━━━━━ TEXT

Hence, when I look at the problems that ML is supposed to solve, I think that most people calling themselves DS on linkedin are not really equipped for it. And there is a case to be made that some fields where PhD researchers train to solve such causal inquiries indeed are better equipped to tackle the issue.

For example, if it's about selling shirts, I would take an econometrician with some data engineering skills over a coursera superstar any day of the week. I think if you do a PhD in ML/Stats/Biostats/Econometrics/etc., it is reasonable to pursue a career in DS. It's what statistics _is_ now.

If you have some other PhD and know some Anova, OLS and Stata - or if you have CS background but know some Jupyter and Keras - then it's essentially career change. It might work, but probably not without a hitch.

So I agree with you, but I'd reframe it: It's unclear to me whether we need a contraction, or whether we instead need a quality update.

I disagree with you in one point: I do not think we will make progress in DS (getting it to work in more use cases) by treating it like a solved problem, a skill like milling that needs talent and experience, but not academic education. If we do that, I think DS will contract because it will stagnate in usefulness.

━━━━━━━━━━

### SHORT PROBLEM 1
Retype the passage of the comment on data science between "Hence, when I" and "without a hitch.", inclusive.
The comment on data science and the entries come from separate, unrelated sources.

━━━━━ THE RECORDS

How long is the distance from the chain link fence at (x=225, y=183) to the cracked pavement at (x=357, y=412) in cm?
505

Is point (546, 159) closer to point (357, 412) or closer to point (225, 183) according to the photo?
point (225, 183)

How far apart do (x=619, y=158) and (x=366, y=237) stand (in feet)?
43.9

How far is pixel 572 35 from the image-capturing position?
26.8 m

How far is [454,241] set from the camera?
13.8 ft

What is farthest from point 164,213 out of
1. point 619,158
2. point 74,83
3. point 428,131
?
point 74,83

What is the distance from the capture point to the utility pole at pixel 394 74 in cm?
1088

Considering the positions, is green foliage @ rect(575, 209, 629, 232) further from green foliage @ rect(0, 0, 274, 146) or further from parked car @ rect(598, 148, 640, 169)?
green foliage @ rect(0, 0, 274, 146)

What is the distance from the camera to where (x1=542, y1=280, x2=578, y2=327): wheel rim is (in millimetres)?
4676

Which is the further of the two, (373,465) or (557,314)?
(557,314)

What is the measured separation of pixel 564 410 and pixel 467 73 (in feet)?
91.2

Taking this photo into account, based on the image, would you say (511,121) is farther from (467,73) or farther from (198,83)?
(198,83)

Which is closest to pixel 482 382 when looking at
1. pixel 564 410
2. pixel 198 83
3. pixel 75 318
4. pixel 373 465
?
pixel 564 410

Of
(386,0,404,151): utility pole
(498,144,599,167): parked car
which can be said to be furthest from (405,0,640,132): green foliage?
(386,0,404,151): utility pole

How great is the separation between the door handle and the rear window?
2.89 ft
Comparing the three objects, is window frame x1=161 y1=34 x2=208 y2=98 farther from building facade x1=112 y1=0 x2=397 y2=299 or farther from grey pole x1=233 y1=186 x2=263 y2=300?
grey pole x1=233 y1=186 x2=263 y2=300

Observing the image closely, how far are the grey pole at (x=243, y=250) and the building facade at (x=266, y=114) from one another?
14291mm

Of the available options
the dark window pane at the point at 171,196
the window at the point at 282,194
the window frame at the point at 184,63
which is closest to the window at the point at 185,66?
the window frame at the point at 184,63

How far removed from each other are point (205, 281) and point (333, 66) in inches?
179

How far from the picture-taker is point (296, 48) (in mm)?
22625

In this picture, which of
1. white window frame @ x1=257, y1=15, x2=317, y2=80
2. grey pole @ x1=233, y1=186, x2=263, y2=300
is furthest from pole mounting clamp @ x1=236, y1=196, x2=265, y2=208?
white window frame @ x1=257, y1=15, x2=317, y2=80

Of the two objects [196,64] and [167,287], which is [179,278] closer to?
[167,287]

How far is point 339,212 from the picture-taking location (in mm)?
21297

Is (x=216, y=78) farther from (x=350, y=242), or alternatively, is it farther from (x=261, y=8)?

━━━━━━━━━━

### SHORT PROBLEM 2
State only the number of lines in the entries that contain the word "objects".

### SOLUTION 1
Hence, when I look at the problems that ML is supposed to solve, I think that most people calling themselves DS on linkedin are not really equipped for it. And there is a case to be made that some fields where PhD researchers train to solve such causal inquiries indeed are better equipped to tackle the issue.

For example, if it's about selling shirts, I would take an econometrician with some data engineering skills over a coursera superstar any day of the week. I think if you do a PhD in ML/Stats/Biostats/Econometrics/etc., it is reasonable to pursue a career in DS. It's what statistics _is_ now.

If you have some other PhD and know some Anova, OLS and Stata - or if you have CS background but know some Jupyter and Keras - then it's essentially career change. It might work, but probably not without a hitch.

### SOLUTION 2
2